» **WORK TO BE COMPLETED**:
Please rewrite the part of the passage on link lines that opens with the words containing "In the non-display area NA, the" and closes with "non-display area NA.", replacing "printed circuit board 160" with "main circuit board 160".

» **DOCUMENT**:
■ ■ ■

In the non-display area NA, the plurality of link lines LL may be disposed. The plurality of link lines LL may be lines that transmit various signals supplied from one or more flexible circuit boards (or flexible films) CB and the printed circuit board 160 to the display area AA. The plurality of link lines LL may extend from the plurality of pad electrodes PE in the second non-display area NA2 toward the bending area BA and the first non-display area NA1 and may be electrically connected to a plurality of driving lines VL in the display area AA. The plurality of pixel driving circuits PD may be driven by receiving signals from one or more flexible circuit boards (or flexible films) CB and the printed circuit board 160 through the driving lines VL in the display area AA and the link lines LL in the non-display area NA.

For example, the plurality of driving lines VL, along with the plurality of link lines LL, may serve as lines for transmitting signals output from the flexible circuit board (or flexible film) CB and the printed circuit board 160 to the plurality of pixel driving circuits PD. The plurality of driving lines VL may be disposed in the display area AA and electrically connected to the plurality of pixel driving circuits PD, respectively. The plurality of driving lines VL may extend from the display area AA toward the non-display area NA to be electrically connected to the plurality of link lines LL. Accordingly, the signals output from the flexible circuit board (or flexible film) CB and the printed circuit board 160 may be transmitted to each of the plurality of pixel driving circuits PD through the plurality of link lines LL and the plurality of driving lines VL.

As the bending area BA is bent, some of the plurality of link lines LL may also be bent. Stress may be concentrated on a portion of the bent link lines LL, and as a result, cracks may occur in the link lines LL. Accordingly, the plurality of link lines LL may be formed of a conductive material with excellent flexibility to reduce cracks during the bending of the bending area BA. For example, the plurality of link lines LL may be formed of a conductive material with excellent flexibility such as gold (Au), silver (Ag), or aluminum (Al), but the embodiments of the present disclosure are not limited thereto. In addition, the plurality of link lines LL may be formed of one of various conductive materials used in the display area AA. For example, the plurality of link lines LL may be formed of molybdenum (Mo), chromium (Cr), titanium (Ti), nickel (Ni), neodymium (Nd), copper (Cu), silver (Ag), magnesium (Mg), or alloys thereof, but the embodiments of the present disclosure are not limited thereto. The plurality of link lines LL may be configured in a multilayer structure including various conductive materials. For example, the plurality of link lines LL may be configured in a triple-layer structure of titanium (Ti)/aluminum (Al)/titanium (Ti), but the embodiments of the present disclosure are not limited thereto.

The plurality of link lines LL may be configured in various shapes to reduce stress. At least some of the plurality of link lines LL disposed in the bending area BA may extend in the same direction as an extension direction of the bending area BA or extend in a direction different from the extension direction of the bending area BA to reduce stress. For example, when the bending area BA extends in one direction from the first non-display area NA1 toward the second non-display area NA2, at least some of the link lines LL disposed in the bending area BA may extend in a direction oblique to the one direction. In another example, at least some of the plurality of link lines LL may be configured in various pattern shapes. For example, at least some of the plurality of link lines LL disposed in the bending area BA may have a conductive pattern repetitively disposed in at least one shape among a diamond shape, a rhombus shape, a trapezoidal wave shape, a triangular wave shape, a sawtooth wave shape, a sine wave shape, a circular shape, and an omega (Ω) shape, but the embodiments of the present disclosure are not limited thereto. Accordingly, to minimize the stress concentrated on the plurality of link lines LL and the resulting cracks, the plurality of link lines LL may be formed in various shapes including the above-described shapes, but the embodiments of the present disclosure are not limited thereto.

■ ■ ■

» **RAW DATA**:
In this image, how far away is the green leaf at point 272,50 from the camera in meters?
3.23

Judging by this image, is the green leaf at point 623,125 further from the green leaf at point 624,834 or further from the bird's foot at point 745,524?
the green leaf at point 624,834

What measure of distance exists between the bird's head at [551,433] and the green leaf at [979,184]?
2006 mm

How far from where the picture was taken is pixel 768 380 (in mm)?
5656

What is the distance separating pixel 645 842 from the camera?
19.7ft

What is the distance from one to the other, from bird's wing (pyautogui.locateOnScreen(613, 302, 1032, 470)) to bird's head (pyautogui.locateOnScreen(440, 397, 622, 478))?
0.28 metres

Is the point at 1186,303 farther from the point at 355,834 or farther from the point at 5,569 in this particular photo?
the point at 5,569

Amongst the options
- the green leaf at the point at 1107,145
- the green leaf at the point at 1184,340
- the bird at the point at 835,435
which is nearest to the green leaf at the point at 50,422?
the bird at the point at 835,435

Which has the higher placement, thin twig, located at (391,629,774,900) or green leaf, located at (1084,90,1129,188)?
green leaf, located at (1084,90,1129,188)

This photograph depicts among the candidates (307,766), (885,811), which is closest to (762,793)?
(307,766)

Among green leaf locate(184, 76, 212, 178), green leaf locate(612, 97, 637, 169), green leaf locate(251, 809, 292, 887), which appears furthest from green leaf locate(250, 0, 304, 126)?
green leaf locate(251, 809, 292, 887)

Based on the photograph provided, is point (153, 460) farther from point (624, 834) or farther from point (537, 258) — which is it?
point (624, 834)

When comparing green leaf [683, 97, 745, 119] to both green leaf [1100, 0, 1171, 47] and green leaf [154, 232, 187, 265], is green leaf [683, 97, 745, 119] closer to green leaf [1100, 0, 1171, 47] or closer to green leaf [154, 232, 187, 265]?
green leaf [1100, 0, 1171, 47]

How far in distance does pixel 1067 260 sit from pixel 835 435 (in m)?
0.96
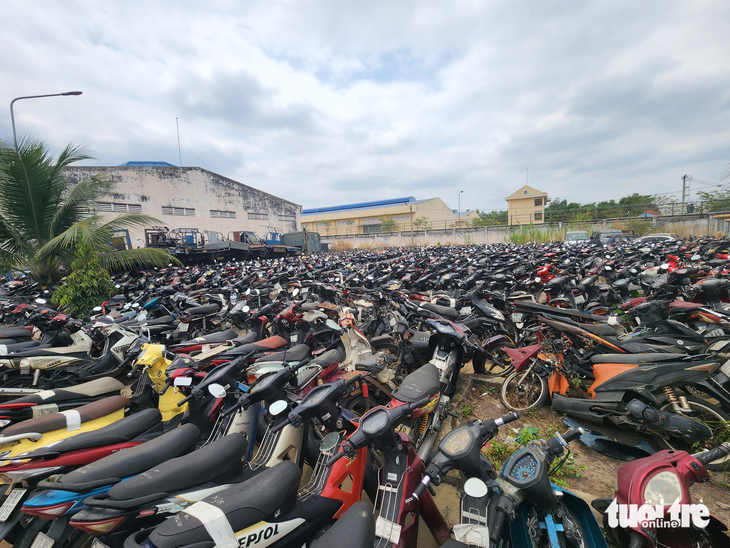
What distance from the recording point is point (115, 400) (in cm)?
303

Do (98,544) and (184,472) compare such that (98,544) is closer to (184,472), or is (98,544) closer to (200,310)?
(184,472)

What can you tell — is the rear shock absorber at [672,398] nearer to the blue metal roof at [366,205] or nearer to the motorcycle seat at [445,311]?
the motorcycle seat at [445,311]

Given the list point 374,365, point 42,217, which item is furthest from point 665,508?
point 42,217

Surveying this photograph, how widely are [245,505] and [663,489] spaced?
205cm

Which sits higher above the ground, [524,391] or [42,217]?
[42,217]

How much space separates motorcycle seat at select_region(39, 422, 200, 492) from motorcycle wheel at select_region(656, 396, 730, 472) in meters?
3.88

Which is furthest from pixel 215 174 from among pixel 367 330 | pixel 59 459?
pixel 59 459

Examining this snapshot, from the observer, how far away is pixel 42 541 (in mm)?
1764

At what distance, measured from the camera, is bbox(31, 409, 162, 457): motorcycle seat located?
214 cm

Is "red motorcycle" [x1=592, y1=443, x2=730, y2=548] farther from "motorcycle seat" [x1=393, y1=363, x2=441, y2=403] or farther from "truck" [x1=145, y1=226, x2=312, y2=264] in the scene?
"truck" [x1=145, y1=226, x2=312, y2=264]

■ ■ ■

» **CORRECT ANSWER**:
In the non-display area NA, the plurality of link lines LL may be disposed. The plurality of link lines LL may be lines that transmit various signals supplied from one or more flexible circuit boards (or flexible films) CB and the main circuit board 160 to the display area AA. The plurality of link lines LL may extend from the plurality of pad electrodes PE in the second non-display area NA2 toward the bending area BA and the first non-display area NA1 and may be electrically connected to a plurality of driving lines VL in the display area AA. The plurality of pixel driving circuits PD may be driven by receiving signals from one or more flexible circuit boards (or flexible films) CB and the main circuit board 160 through the driving lines VL in the display area AA and the link lines LL in the non-display area NA.